ホーム | 日系社会ニュース | 研磨技術をブラジルへ=光陽社がブラジルに進出

研磨技術をブラジルへ=光陽社がブラジルに進出

ニッケイ新聞 2009年5月16日付け

 日本で研磨機器のトップシェアを誇り、アジアを中心に展開している(株)光陽社(本社福島県)がブラジルでの販売に乗りだす。準備のため同社の中塚隆国際事業部長が来伯、ブラジル国内での販売代理店となる(株)共同の斉藤浩史専務取締役、共同南アメリカのジョゼ・ビセンテ・デ・アゼベド・ジュニオール所長と本紙を訪れた。
 研磨機器の用途は主に業務用で、最終仕上げである鏡面を作る作業や精密機械の最終工程に用いられる。家庭では食器、鍋に使用できる。

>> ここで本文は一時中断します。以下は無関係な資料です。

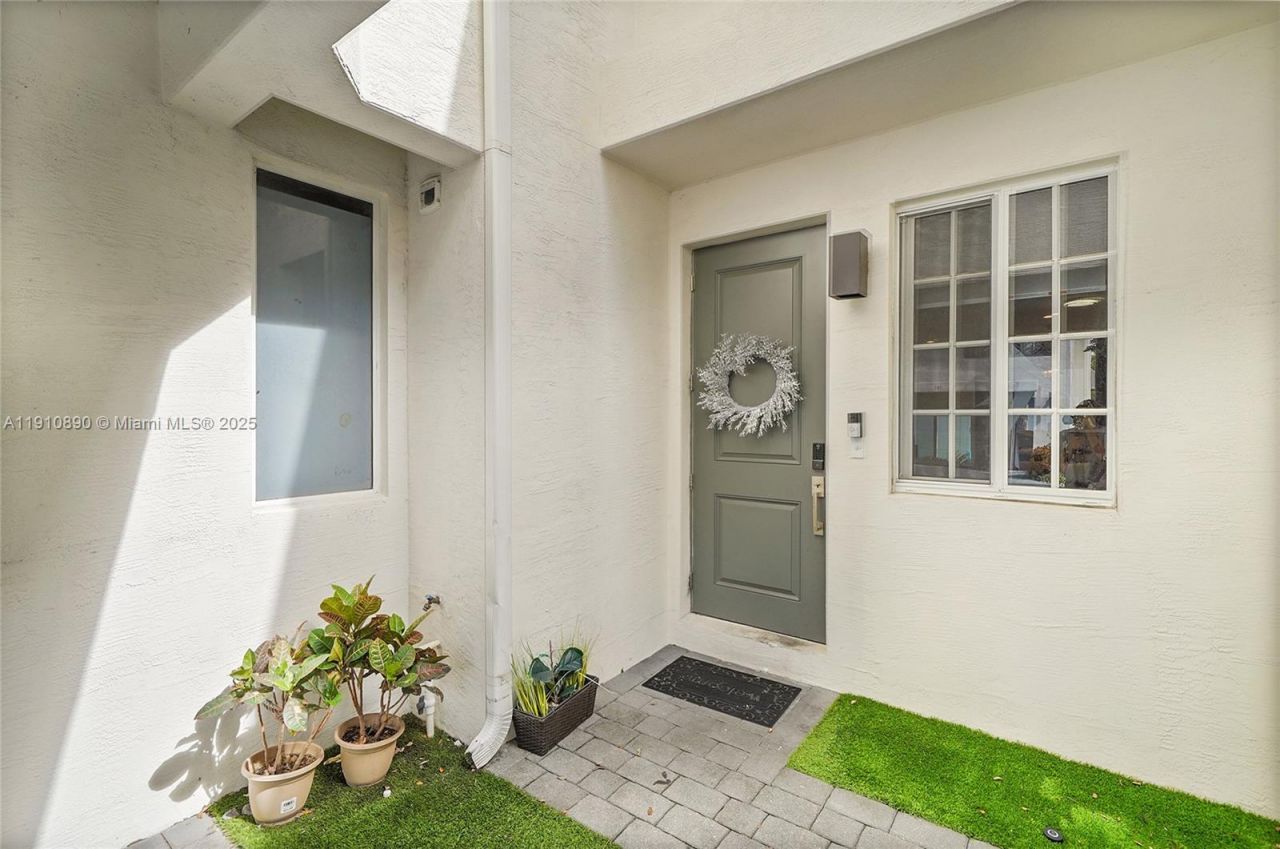 140 SE 7th Way, Pompano Beach, FL 33060 Photo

 南米には初めて販売網を開き、資本の大きい自動車メーカーなどと取引をしたいという。共同の斉藤専務取締役は「商社などの大企業が動くと任せっきりになってしまうので、融通の利く我々のような中小企業が主導でいきたい」と話す。
 八日にブラジルに着いたばかりだという光陽社の中塚部長。今回の訪問はサンパウロ州のみで市場調査も兼ねて来伯したという。「研磨一筋でやってきました。日本ではiPODの最終仕上げも行っており、自信があります」と語った。

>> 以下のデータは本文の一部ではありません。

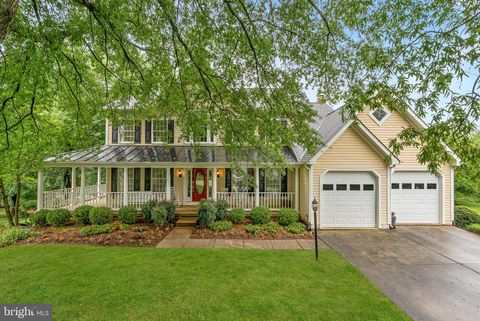 Photo of 47748 Fathom Place, STERLING, VA 20165 (MLS # VALO2126518)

◇(株)光陽社=一九二六年東京都荒川区で研磨材料の製造を主業務に創業。東京都足立区を経て現在の工場所在地は福島県白河市大信。研磨材料の製造一筋で今年八十三年目。
◇(株)共同=一九三九年にゴム製品製造・販売業の協同ゴム株式会社として創業。〇五年四月に現社名へ変更。取り扱い製品もゴムからプラスチック、スティールなどへと広がり、また各種機器部品の製造、組み立てまで手がける。